In order to ensure that new (or changed) code does not break anything, there is an extensive test suite that is run to catch regressions during MariaDB Server development. Developers are expected to run the test suite locally and, after pushing the code to the remote repository, also check that the more extensive tests run on Travis CI and in particular Buildbot do not find any regressions either. However, sometimes developers are sloppy, make mistakes, don’t check the test results and in a hurry to just push their code change on the main branches, and then the test suite gives errors for everybody else from that point on. Ideally there should be some automatic mechanism that prevents code changes that cause failures.
In September 2015 GitHub announced a feature called “Protected branches”. As MariaDB development is done on GitHub, we have been wanting to use this feature. Due to reasons explained later in this article, we cannot quite yet switch it on, but we are quite close to being able to do so. Here is a summary of how the Protected Branches feature could work, and what still needs to be done to do so.

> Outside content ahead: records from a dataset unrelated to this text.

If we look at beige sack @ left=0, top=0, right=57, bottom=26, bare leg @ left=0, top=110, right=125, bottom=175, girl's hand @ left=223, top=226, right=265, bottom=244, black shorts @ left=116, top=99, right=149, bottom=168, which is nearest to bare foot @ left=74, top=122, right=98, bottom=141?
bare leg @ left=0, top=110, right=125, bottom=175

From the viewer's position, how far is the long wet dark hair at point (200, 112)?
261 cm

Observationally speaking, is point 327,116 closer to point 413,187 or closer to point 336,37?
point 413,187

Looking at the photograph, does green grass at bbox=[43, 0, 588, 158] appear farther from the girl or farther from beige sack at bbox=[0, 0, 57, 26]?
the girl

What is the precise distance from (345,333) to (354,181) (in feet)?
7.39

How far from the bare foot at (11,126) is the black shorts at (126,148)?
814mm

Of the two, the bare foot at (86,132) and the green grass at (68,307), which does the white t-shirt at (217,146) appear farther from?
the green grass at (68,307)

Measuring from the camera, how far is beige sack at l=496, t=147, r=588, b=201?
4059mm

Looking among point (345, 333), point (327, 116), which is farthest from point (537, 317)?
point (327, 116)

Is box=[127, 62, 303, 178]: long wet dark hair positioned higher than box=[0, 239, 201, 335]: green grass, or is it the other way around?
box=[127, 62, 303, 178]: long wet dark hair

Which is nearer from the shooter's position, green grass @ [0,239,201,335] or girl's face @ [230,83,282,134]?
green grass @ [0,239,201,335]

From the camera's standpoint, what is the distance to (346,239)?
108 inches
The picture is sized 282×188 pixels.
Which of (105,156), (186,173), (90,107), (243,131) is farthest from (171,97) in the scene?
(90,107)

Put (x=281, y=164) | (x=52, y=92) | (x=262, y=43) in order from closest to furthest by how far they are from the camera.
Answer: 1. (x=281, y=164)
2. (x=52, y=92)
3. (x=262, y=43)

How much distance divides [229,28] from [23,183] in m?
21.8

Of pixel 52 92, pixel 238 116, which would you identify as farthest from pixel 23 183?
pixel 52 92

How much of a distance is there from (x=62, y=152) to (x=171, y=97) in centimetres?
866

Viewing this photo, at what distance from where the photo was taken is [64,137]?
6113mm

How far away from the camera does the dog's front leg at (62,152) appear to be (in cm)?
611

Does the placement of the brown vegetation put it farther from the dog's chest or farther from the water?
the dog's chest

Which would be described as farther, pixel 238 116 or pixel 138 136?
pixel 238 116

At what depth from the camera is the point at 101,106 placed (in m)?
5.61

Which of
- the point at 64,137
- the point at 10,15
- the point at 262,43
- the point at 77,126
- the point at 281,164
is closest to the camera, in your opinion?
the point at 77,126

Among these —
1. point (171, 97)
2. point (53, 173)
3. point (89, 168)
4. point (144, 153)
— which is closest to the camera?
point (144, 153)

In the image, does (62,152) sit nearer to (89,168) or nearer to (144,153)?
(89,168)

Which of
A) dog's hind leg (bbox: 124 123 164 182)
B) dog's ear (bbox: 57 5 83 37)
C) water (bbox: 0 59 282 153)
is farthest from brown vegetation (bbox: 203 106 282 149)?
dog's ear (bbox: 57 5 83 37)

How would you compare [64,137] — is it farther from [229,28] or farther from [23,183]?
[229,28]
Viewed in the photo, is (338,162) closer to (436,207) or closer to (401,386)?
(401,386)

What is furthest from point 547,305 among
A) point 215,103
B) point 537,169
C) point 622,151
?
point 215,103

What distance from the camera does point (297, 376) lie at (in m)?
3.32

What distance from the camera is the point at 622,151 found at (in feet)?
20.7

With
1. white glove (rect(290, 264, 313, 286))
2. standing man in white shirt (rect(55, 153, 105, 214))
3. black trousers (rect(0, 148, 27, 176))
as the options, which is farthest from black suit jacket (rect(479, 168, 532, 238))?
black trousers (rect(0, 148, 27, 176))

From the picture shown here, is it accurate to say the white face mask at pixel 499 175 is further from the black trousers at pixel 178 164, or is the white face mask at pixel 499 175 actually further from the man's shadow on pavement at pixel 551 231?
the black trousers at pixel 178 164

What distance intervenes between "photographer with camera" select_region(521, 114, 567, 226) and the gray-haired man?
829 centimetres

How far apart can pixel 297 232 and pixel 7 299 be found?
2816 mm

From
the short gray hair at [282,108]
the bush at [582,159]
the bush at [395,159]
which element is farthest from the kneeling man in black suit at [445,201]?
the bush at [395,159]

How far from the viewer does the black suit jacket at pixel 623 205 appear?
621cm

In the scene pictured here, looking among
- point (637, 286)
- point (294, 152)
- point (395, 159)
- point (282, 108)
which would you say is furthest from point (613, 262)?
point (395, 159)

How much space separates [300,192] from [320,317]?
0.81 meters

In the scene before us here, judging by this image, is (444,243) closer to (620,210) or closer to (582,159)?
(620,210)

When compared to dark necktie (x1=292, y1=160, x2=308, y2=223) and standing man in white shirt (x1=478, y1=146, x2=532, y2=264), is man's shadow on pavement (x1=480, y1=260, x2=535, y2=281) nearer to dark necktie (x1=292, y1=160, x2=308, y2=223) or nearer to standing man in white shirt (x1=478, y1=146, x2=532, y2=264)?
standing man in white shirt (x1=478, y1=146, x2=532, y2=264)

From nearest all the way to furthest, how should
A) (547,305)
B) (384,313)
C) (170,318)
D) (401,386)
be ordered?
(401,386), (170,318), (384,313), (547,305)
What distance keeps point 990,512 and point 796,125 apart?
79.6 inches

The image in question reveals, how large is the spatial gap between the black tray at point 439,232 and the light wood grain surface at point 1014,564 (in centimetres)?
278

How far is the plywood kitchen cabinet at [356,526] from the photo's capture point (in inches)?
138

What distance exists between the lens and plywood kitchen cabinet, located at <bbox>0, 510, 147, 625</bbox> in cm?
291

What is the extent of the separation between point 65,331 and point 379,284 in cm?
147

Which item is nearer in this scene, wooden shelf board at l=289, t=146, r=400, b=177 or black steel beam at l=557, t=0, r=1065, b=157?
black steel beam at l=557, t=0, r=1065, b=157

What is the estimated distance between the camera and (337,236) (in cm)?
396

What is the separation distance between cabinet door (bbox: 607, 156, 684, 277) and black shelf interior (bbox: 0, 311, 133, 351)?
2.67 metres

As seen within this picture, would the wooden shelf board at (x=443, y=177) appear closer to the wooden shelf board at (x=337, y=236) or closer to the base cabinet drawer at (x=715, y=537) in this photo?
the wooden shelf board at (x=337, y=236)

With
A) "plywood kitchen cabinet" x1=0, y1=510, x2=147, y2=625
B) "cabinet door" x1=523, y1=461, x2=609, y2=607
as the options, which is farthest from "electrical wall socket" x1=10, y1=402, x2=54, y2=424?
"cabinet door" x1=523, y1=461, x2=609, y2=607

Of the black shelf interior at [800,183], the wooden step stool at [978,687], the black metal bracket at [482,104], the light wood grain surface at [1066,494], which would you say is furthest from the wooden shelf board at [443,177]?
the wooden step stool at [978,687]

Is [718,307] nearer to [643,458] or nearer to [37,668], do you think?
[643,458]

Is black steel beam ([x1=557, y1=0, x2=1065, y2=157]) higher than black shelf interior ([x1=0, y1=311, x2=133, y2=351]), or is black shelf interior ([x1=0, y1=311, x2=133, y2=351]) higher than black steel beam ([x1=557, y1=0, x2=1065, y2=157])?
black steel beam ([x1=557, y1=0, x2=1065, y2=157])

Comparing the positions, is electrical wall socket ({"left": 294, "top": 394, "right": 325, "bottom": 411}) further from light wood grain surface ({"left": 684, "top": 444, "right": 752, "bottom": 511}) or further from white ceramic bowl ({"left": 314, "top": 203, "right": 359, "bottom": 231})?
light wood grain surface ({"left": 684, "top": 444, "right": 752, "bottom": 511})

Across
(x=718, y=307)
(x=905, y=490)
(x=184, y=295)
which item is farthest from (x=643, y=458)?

Unlike git repositories in general, the MariaDB Server git repository does not have a master branch. Instead there is a branch for each major version. Currently, major versions still maintained are from 5.5 to 10.2. New development is done on 10.3 which will become the next major release. These branches are the ones that should be protected. All bugfix and feature development branch off the major release branches, and they must always be flawless and pass the test suite, so that if a developer introduces an error in their new code, developers should be able to realize that their own change broke something when the test suite stops passing (turns from green to red).
In practice, if a developer has modified something on a branch that is protected and tries to push that to GitHub, it will look like this:
$ git push remote: error: GH006: Protected branch update failed for refs/heads/10.3. remote: error: Required status check "continuous-integration/travis-ci" is expected. To github.com:mariadb/server.git ! [remote rejected] 10.3 -> 10.3 (protected branch hook declined) error: failed to push some refs to 'firstname.lastname@example.org:mariadb/server.git'
Force pushes are disabled as well when branch protection is active:
$ git push -f remote: error: GH006: Protected branch update failed for refs/heads/10.3. remote: error: Cannot force-push to a protected branch To github.com:mariadb/server.git ! [remote rejected] 10.3 -> 10.3 (protected branch hook declined) error: failed to push some refs to 'email@example.com:mariadb/server.git'
GitHub will automatically prevent developers from pushing changes on a protected branch unless the test suite runs have passed. For MariaDB right now it means that the Travis CI run must have completed and passed without errors.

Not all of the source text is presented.